> _GOAL_
Copy out the stretch of the listing from its first line through the line that contains "1 centimetres", reproducing every line exactly and including both ends.

DATA ROWS start

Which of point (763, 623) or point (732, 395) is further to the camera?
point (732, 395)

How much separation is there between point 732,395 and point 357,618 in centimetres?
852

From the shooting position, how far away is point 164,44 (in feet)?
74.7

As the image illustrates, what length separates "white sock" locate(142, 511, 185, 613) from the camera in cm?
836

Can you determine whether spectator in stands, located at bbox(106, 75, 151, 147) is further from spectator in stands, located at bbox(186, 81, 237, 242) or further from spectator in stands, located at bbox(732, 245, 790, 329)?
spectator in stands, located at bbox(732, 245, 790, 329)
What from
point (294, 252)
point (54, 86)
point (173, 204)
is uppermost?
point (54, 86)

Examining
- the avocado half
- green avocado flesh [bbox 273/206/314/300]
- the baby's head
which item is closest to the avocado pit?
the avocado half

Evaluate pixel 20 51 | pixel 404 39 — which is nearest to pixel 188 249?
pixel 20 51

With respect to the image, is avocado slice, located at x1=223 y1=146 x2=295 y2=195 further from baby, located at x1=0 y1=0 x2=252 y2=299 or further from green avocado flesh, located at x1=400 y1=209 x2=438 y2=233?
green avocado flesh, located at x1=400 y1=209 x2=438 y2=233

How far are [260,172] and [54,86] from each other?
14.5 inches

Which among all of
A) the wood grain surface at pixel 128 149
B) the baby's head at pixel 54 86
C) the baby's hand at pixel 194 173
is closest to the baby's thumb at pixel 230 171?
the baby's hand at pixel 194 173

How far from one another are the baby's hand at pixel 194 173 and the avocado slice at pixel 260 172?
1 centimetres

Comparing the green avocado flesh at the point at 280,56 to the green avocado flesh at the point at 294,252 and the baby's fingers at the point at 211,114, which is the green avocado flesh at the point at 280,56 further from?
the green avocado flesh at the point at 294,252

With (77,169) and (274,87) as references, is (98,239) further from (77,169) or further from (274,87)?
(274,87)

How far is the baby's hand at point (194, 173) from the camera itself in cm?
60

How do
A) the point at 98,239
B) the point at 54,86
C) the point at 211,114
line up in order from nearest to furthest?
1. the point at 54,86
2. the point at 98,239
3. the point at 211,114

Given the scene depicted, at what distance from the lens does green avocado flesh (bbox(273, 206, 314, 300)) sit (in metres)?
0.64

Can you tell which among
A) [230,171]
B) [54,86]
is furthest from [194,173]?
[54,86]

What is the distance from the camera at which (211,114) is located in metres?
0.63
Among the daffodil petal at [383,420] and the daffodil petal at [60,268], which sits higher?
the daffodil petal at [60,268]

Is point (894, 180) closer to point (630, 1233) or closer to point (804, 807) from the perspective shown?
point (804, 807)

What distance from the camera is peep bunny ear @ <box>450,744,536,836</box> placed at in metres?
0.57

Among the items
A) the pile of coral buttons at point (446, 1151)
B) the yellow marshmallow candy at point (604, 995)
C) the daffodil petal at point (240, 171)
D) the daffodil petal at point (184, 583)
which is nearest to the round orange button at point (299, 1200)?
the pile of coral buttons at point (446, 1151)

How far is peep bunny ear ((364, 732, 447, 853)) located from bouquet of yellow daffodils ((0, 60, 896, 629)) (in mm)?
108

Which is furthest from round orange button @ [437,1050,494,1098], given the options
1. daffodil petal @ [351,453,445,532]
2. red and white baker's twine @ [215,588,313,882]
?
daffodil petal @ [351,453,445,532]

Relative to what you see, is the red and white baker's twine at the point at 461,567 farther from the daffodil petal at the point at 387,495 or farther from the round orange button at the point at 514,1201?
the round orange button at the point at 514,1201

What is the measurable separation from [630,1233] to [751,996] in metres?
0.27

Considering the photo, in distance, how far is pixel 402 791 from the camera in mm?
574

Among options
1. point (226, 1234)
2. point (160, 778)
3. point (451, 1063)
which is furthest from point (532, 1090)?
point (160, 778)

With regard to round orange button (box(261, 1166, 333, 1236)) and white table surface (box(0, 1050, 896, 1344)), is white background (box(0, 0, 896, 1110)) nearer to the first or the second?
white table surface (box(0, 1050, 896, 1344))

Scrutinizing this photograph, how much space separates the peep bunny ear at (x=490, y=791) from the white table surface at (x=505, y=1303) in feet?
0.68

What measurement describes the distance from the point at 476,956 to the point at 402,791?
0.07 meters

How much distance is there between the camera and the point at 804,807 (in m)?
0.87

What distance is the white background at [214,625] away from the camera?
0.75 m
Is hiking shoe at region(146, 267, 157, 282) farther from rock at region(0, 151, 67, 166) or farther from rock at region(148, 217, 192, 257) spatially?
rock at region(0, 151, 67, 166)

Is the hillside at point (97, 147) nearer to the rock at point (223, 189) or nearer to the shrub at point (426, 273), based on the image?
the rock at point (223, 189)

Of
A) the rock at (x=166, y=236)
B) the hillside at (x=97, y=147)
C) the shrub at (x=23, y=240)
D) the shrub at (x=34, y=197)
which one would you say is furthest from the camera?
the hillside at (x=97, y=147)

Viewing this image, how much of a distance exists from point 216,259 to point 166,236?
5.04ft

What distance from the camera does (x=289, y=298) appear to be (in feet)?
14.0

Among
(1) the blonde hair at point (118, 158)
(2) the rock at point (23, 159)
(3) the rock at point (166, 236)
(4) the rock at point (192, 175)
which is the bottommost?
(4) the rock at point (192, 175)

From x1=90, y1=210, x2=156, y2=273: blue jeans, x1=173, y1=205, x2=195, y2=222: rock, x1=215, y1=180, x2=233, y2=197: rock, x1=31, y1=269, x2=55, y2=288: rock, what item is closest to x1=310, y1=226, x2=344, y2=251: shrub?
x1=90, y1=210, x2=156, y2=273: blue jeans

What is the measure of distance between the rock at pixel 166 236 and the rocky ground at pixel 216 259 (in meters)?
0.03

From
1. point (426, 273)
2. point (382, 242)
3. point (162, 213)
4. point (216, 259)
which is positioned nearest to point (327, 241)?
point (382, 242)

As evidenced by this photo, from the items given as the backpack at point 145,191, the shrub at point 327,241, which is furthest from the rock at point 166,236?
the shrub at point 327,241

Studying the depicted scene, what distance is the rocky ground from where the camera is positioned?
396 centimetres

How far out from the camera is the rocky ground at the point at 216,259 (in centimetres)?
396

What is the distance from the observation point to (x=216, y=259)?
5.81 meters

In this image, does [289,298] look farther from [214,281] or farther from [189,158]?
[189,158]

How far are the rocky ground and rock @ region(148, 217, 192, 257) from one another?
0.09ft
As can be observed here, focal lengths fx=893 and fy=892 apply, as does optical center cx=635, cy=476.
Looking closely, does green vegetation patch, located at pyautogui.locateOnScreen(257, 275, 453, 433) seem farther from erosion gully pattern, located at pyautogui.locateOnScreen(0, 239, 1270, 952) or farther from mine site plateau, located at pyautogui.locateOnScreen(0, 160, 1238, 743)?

DATA ROWS end

> _ANSWER BELOW_
Which of point (763, 623) or point (732, 395) is further to the camera?
point (732, 395)

How much separation is there between point 732,395 and point 357,618 in centimetres?
852

From the shooting position, how far away is point 164,44 (in feet)?
74.7

As the image illustrates, what length separates "white sock" locate(142, 511, 185, 613) from the camera in cm?
836

Can you determine whether spectator in stands, located at bbox(106, 75, 151, 147) is further from spectator in stands, located at bbox(186, 81, 237, 242) or further from spectator in stands, located at bbox(732, 245, 790, 329)?
spectator in stands, located at bbox(732, 245, 790, 329)
What from
point (294, 252)
point (54, 86)
point (173, 204)
is uppermost?
point (54, 86)

Examining
- the avocado half
- green avocado flesh [bbox 273/206/314/300]
- the baby's head
which item is closest to the avocado pit?
the avocado half

Evaluate pixel 20 51 | pixel 404 39 — which is nearest to pixel 188 249?
pixel 20 51

With respect to the image, is avocado slice, located at x1=223 y1=146 x2=295 y2=195 further from baby, located at x1=0 y1=0 x2=252 y2=299 or further from green avocado flesh, located at x1=400 y1=209 x2=438 y2=233?
green avocado flesh, located at x1=400 y1=209 x2=438 y2=233

How far are [260,172] and [54,86] from each other?
14.5 inches

Which among all of
A) the wood grain surface at pixel 128 149
B) the baby's head at pixel 54 86
C) the baby's hand at pixel 194 173
is closest to the baby's thumb at pixel 230 171?
the baby's hand at pixel 194 173

How far from one another are the baby's hand at pixel 194 173 and the avocado slice at pixel 260 172?
1 centimetres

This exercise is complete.